[Opening PASSAGE section]

Anson Funderburgh & the Rockets featuring Sam Myers
Sins
Black Top Records

Anson Funderburgh

One of my first blues guitar heroes was Anson Funderburgh, leading the band Anson Funderburgh & the Rockets. He played regularly around the Jackson, Mississippi area with Sam Myers. They were one of the first blues bands I saw in person, way back in 1987. Funderburgh was cool as a cucumber playing the guitar with those sharp, crisp, concise solos, Myers was the epitome of a southern blues man to these eyes and ears with his world-weary vocals and harmonica, and the Rockets (Matt McCabe – piano, Rhandy Simmons – bass, and Marc Wilson – drums) were one of the best bands out there.

The first album I was able to find by the band was 1988’s Sins, on Black Top Records. They were one of the first signees to the label in the early 80’s, when Darrell Nulisch was fronting the band before going solo in 1985. Funderburgh and Myers had recorded an earlier album for Black Top, My Love Is Here To Stay, under their own names, but Sins was the first of their releases billed as Anson Funderburgh & the Rockets featuring Sam Myers. The 12-song set included three Myers/Funderburgh originals and nine tasty covers, including a familiar Myers tune from 30 years earlier.

Black Top labelmate Earl King contributed the playful opener, “A Man Needs His Loving” and the lively “I Don’t Want No Leftovers.” Myers has a good time singing the lyrics on these two tracks (mixing in a harp solo on the latter track) and Funderburgh contributes a brief, but potent solo on the opener. The soulful ballad “I’ll Be True” comes between the two King songs. and it demonstrates Myers’ vocal versatility. Albert King’s “Walked All Night” provides a fine showcase for Funderburgh’s guitar work, while Little Walter’s “My Kind of Baby” allows Myers the same accommodations on harmonica.

[Closing PASSAGE section]
[Opening DATA RECORDS section]

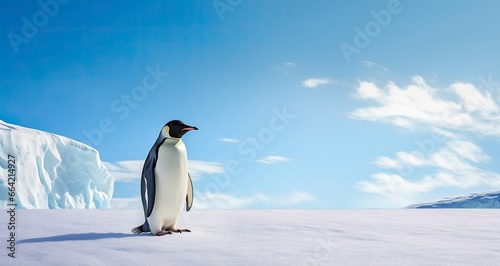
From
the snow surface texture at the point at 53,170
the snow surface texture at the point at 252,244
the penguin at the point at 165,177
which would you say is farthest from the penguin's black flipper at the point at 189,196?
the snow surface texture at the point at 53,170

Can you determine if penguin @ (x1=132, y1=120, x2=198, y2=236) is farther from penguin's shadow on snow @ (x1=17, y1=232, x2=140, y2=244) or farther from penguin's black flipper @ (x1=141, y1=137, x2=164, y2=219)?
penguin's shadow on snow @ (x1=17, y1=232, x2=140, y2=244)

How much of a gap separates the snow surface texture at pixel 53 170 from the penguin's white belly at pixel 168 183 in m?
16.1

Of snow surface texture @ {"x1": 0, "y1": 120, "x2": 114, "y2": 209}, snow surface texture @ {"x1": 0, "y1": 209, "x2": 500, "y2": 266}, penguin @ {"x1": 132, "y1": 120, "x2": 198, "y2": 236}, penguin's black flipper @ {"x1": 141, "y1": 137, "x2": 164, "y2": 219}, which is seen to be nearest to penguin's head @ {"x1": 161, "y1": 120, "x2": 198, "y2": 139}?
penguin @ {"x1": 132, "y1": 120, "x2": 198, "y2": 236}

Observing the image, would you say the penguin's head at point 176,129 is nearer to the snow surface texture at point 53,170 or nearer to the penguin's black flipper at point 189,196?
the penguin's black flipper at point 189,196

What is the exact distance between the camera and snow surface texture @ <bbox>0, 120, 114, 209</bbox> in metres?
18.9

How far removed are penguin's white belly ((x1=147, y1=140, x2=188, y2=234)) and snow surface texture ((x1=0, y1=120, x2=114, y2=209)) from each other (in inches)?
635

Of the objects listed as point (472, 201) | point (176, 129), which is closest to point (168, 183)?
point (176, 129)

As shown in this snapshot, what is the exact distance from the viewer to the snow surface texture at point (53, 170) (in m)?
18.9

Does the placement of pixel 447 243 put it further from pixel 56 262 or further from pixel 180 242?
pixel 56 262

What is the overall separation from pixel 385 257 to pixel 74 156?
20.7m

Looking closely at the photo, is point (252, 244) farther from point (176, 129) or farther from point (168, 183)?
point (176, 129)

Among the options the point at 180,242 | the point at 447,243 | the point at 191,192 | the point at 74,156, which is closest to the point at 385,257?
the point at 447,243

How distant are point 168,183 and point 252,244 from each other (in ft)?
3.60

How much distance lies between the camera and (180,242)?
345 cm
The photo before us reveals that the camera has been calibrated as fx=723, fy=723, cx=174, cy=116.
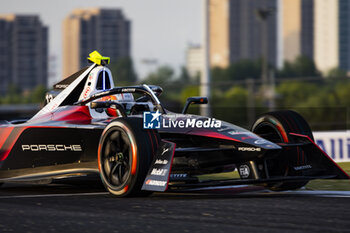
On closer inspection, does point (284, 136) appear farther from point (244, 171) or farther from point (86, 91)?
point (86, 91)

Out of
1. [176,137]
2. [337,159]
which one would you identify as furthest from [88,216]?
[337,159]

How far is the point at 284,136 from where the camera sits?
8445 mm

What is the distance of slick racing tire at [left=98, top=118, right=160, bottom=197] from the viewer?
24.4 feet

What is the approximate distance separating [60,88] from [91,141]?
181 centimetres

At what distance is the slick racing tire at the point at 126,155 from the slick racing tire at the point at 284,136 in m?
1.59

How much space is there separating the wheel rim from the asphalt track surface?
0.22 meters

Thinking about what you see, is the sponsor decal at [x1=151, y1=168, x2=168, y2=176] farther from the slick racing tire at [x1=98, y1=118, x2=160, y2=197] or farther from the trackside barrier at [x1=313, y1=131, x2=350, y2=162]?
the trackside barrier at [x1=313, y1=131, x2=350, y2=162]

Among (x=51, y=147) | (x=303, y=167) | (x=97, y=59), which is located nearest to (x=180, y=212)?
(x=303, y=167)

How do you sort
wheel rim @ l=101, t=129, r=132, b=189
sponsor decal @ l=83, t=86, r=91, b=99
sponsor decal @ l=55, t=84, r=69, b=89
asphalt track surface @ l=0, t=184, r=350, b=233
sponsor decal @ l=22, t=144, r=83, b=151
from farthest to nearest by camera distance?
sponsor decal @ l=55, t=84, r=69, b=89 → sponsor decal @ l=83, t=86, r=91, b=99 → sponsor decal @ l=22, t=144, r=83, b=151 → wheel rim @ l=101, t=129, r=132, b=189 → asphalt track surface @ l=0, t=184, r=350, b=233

[Closing DATA RECORDS section]
[Opening DATA RECORDS section]

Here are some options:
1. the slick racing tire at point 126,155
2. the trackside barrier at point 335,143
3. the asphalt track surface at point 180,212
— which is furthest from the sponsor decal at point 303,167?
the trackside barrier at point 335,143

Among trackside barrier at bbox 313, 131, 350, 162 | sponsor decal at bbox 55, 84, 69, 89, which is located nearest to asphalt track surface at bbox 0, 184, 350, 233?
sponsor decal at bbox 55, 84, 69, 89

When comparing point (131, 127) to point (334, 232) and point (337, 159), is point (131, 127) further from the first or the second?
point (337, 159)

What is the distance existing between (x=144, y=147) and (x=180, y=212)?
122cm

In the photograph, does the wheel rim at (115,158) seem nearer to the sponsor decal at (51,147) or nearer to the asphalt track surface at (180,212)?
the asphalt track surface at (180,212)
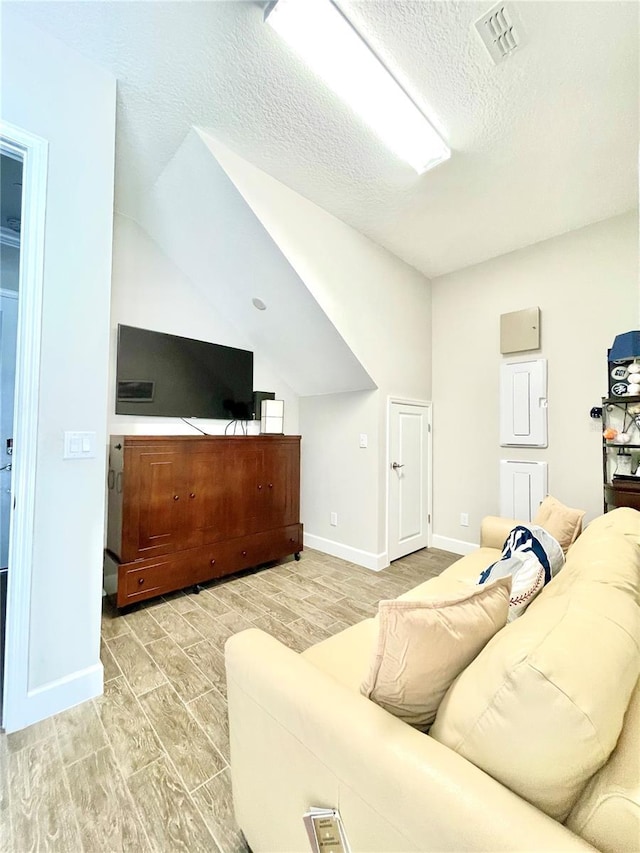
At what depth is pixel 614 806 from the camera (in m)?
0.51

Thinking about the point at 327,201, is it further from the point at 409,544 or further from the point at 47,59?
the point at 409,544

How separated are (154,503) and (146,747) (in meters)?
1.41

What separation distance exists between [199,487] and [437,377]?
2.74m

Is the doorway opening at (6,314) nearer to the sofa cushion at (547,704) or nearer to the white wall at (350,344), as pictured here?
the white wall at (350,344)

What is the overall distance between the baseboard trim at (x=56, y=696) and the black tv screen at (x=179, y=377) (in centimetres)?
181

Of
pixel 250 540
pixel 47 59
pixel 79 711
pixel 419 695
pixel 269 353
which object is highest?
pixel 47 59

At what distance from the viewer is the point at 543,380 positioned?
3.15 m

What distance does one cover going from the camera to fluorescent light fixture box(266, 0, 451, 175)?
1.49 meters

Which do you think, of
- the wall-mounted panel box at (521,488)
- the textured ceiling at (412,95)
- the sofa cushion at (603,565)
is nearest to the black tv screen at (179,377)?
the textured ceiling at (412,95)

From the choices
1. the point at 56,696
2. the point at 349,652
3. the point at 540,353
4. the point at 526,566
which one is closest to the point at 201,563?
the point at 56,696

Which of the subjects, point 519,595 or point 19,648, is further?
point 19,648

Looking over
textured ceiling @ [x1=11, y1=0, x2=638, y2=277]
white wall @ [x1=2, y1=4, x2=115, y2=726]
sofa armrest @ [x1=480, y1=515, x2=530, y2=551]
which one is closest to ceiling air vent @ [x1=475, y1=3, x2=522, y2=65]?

[Closing DATA RECORDS section]

PROBLEM DESCRIPTION:
Proceed with the review of the Anson Funderburgh & the Rockets album Sins, picking up after its last sentence. These records were drawn from a separate source.

YOUR RESPONSE:
The splendid slow burner “Changing Neighborhoods” is a Myers/Funderburgh original and one of their best to these ears. A fine effort by the entire band. Elmore James’ “Can’t Stop Loving” is transformed into a rhumba (with Funderburgh on slide guitar), and “Chill Out” is a wonderful instrumental tribute to Albert Collins (with Ron Levy sitting in on organ). Meanwhile, Sam Myers turns in a supremely soulful vocal on Percy Mayfield’s ballad “My Heart,” before moving into another Myers/Funderburgh original, “Trying To Make You Mine.”

Myers also updates his 1956 hit, “Sleeping In The Ground,” expanding on the original with extended harmonica and keyboard solos from Myers and McCabe respectively. The album closes with a terrific cover of Eddie Burns’ “Hard Hearted Woman.”

Funderburgh, Myers, and the Rockets released three more studio albums, a live album, and a compilation with Black Top, moving to Bullseye Blues for two releases after Black Top folded in the late ’90s. Myers released a solo album on Electro-Fi in 2004, with Mel Brown on guitar, before passing away due to complications from throat cancer in 2006. Funderburgh continues to perform, preferring to produce and record with other artists, such as John Németh, Andy T and Nick Nixon, Jose Ramirez, and the Texas Horns, and many others.

Sins remains my favorite Anson Funderburgh/Sam Myers album, but ALL their albums are worth having. It was a fortunate thing for the blues world when these two artists decided to collaborate.